This project implements a Multiple Linear Regression model to automate salary estimations for an HR department. The model predicts a candidate's salary based on three key factors: experience, written test score, and personal interview score.
The goal is to provide a data-driven approach to hiring by analyzing historical recruitment statistics. This helps ensure fair and consistent salary offerings for future candidates.
- experience: Professional background (handles both text and numeric formats).
- test_score: Score out of 10 from a technical written test.
- interview_score: Score out of 10 from the personal interview.
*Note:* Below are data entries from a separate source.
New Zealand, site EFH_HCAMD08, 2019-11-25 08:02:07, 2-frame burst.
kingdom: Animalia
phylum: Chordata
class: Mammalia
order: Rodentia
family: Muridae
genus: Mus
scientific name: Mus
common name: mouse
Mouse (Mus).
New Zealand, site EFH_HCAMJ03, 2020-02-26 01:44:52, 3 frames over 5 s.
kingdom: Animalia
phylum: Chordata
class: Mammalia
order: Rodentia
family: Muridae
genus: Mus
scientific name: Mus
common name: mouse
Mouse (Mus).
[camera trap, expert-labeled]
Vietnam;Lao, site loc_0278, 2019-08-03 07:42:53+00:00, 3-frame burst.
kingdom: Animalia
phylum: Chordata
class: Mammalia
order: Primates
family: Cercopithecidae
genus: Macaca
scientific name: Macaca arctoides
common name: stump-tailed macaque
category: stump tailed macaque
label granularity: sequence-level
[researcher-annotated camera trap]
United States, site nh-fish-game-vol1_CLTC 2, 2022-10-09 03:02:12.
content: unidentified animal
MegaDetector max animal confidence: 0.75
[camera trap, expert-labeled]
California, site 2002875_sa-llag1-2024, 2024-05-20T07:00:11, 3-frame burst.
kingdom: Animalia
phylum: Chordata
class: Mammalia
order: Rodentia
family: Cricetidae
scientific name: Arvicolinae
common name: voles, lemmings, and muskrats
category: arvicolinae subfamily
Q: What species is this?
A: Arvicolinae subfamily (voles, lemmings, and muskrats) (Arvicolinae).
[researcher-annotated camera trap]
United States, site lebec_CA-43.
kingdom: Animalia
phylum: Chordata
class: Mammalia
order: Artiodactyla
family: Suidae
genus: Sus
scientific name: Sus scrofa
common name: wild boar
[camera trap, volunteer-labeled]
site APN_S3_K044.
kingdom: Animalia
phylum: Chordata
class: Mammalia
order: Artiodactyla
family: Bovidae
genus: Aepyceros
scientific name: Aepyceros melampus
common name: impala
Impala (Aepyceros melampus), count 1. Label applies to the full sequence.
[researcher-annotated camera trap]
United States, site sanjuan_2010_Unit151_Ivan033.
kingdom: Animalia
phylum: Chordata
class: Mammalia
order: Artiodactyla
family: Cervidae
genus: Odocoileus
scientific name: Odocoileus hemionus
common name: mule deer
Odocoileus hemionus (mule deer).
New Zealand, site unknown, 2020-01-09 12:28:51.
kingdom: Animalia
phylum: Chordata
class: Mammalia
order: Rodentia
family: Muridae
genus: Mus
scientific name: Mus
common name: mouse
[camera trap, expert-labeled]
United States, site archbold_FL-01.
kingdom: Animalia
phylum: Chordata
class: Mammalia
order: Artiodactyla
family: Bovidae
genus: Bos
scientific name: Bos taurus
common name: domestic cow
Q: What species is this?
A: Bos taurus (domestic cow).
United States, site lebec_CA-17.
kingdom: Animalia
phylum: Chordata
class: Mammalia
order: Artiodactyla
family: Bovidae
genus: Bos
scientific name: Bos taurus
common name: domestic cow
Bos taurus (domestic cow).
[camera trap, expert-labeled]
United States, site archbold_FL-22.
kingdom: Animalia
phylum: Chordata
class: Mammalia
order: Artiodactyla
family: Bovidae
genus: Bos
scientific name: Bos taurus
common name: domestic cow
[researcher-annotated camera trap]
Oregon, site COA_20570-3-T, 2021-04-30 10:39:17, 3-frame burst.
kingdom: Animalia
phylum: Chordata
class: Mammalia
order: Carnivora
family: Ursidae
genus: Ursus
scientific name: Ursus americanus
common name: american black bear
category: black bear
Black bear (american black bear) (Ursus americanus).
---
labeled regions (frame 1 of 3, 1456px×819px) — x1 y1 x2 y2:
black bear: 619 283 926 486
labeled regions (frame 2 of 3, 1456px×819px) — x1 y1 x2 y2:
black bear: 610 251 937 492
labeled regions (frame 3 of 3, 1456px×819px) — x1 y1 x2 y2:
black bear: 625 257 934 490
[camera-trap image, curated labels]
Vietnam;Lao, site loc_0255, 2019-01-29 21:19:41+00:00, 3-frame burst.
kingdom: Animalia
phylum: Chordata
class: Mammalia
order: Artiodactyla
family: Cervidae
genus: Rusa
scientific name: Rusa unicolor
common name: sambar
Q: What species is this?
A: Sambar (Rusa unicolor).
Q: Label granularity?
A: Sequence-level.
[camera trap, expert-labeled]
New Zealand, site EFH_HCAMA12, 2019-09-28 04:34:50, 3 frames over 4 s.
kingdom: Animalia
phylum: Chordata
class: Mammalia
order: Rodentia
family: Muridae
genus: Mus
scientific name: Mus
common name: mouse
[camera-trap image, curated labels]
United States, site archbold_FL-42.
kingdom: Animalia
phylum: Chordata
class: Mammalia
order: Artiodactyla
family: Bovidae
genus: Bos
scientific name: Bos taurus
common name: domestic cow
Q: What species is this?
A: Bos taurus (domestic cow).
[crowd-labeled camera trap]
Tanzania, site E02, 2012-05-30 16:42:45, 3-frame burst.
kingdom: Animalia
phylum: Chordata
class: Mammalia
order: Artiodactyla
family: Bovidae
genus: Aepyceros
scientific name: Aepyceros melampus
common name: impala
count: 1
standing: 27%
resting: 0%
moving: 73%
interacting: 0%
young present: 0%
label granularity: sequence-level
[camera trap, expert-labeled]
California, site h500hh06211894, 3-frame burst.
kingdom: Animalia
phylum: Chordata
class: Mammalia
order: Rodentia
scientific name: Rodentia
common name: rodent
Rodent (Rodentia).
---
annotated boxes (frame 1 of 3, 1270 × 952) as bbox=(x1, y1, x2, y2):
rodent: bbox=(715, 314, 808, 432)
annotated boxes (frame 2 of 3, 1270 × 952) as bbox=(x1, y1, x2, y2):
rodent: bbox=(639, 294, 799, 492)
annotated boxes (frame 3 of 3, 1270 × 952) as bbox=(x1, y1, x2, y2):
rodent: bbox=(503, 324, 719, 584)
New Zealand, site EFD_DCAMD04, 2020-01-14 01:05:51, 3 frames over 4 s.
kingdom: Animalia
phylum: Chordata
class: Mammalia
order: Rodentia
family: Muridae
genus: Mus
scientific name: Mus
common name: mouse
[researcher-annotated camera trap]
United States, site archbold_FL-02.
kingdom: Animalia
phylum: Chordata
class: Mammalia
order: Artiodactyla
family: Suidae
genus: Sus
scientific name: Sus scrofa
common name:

- salary($): The target variable the model aims to predict.
- Language: Python
- Libraries: *
Pandas: For data manipulation and cleaning. Scikit-Learn: For building and training the Linear Regression model.Word2Number: To convert text-based experience (e.g., "five") into integers.
The project follows a standard machine learning pipeline:
- Data Cleaning: Handling missing values. Missing experience is filled with "zero," and missing test scores are filled with the column median.
- Data Transformation: Converting word-based numbers into numerical data.
- Model Training: Fitting a Linear Regression model to the historical data.
- Prediction: Generating salary estimates for new candidate profiles.
The model was tested with two sample candidates:
| Candidate | Experience | Test Score | Interview Score | Predicted Salary |
|---|---|---|---|---|
| New Hire 1 | 2 Years | 9 / 10 | 6 / 10 | $53,205.97 |
| New Hire 2 | 12 Years | 10 / 10 | 10 / 10 | $92,002.18 |
- Clone this repository.
- Ensure you have
hiring (1).csvin the same directory. - Install dependencies:
pip install pandas scikit-learn word2number
- Run the Jupyter Notebook or Python script to see the results.